Richard Sved, 3rd Sector Mission Control
“My main piece of advice for fundraisers as we come out of lockdown is to keep actively listening to your supporters, and ask them how they feel – and react accordingly. Don’t assume that they’ll be emerging into a world that they’re happier with, or that everything will return to what it was before the pandemic. I’m worried that once this is ‘over’ charity leaders will effectively wipe out the previous 18 months or however long it will have been, and say “let’s just go back to that strategy we were following in February 2020”. Please don’t allow this to happen! There is so much that we can learn from what has gone well, and from listening to our supporters. Nothing is binary. There are shades of grey. Please do not just flick the reset switch.”
Use data to inform your approach
Jon Kelly, Managing Director, Wood for Trees
“Undoubtedly the last 12 months has had a profound impact on fundraising, but it has also changed the way we see and use data as the pandemic has indirectly made more people aware of line charts and statistical rates.

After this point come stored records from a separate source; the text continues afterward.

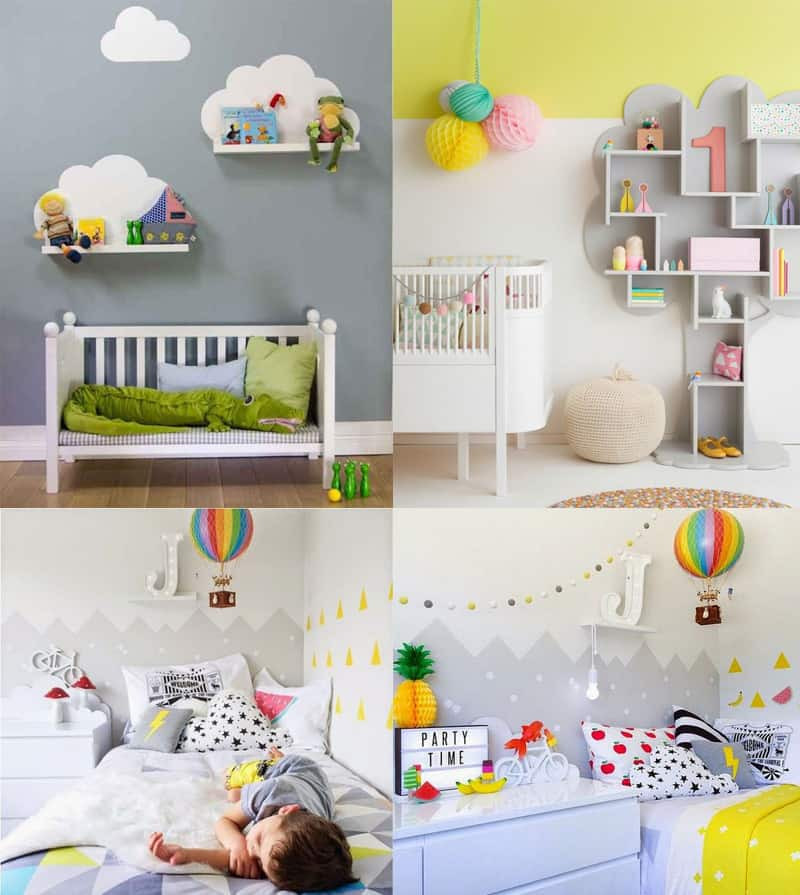 Best ideas about Montessori Baby Room
. Save or Pin How to Prepare a Montessori Baby Room Now.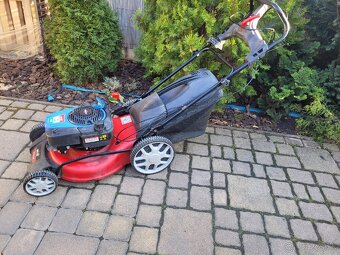 MTD spb 48 hw - 5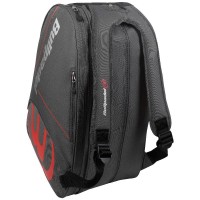 Borsa da padel Bullpadel Tour BPPEX002 grigio scuro  Offerta + Economico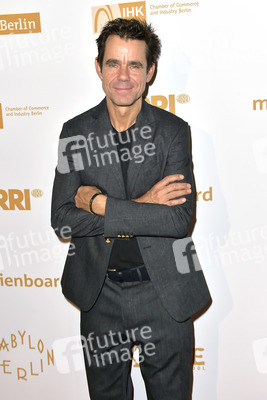 Serienpremiere 'Babylon Berlin' in Los Angeles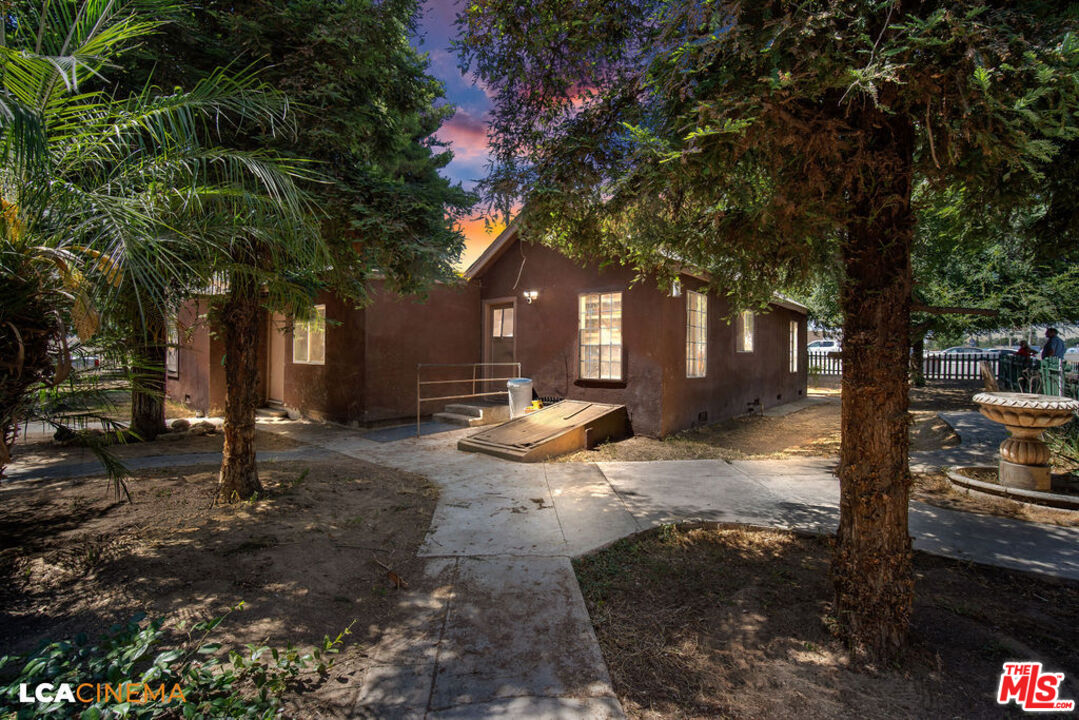 Property Photo from MLS
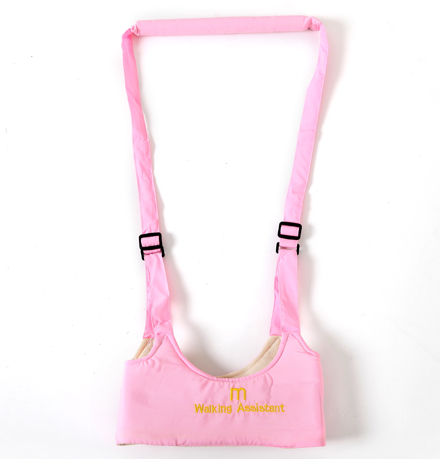 Baby Walker Harness & Toddler Safety Leash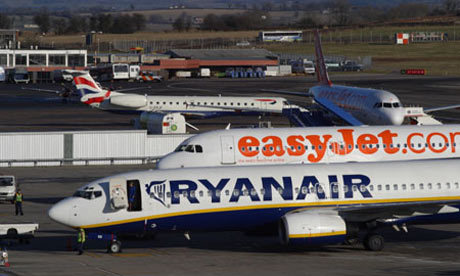 easyjet ryanair460
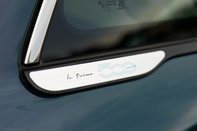 Fiat 500e LA PRIMA 13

“From a fundraising perspective we have seen the changes in the way supporters engage with charities, Close contact activities have taken a hit due to restrictions put in place, digital has seen a long overdue boost, and traditional channels such as mail and TV have boomed. What we must consider is whether this has changed human behaviour forever. With all the changes and disruption of 2020, it is vital to understand whether you are now engaging with new supporters or existing supporters who have switched their way of giving. If so, will this switch be temporary? Or will they revert to old methods once available? And if they do revert, will they also continue to give in these new ways?
“If you can use data on your supporters’ behaviour, and the wider context, to understand the full picture, you will be in the ideal place to build these new and changing relationships in the most appropriate way in 2021, and beyond. Our InsightHub data is still showing these trends continuing but it is important to continue to monitor. Don’t throw the baby out with the bath water, but take what you know has worked in the past, apply learning from Covid activity, and test and monitor. This way, when we hit a ‘new normal’ once more, in whatever shape that takes, we will have gathered enough insight to respond appropriately.”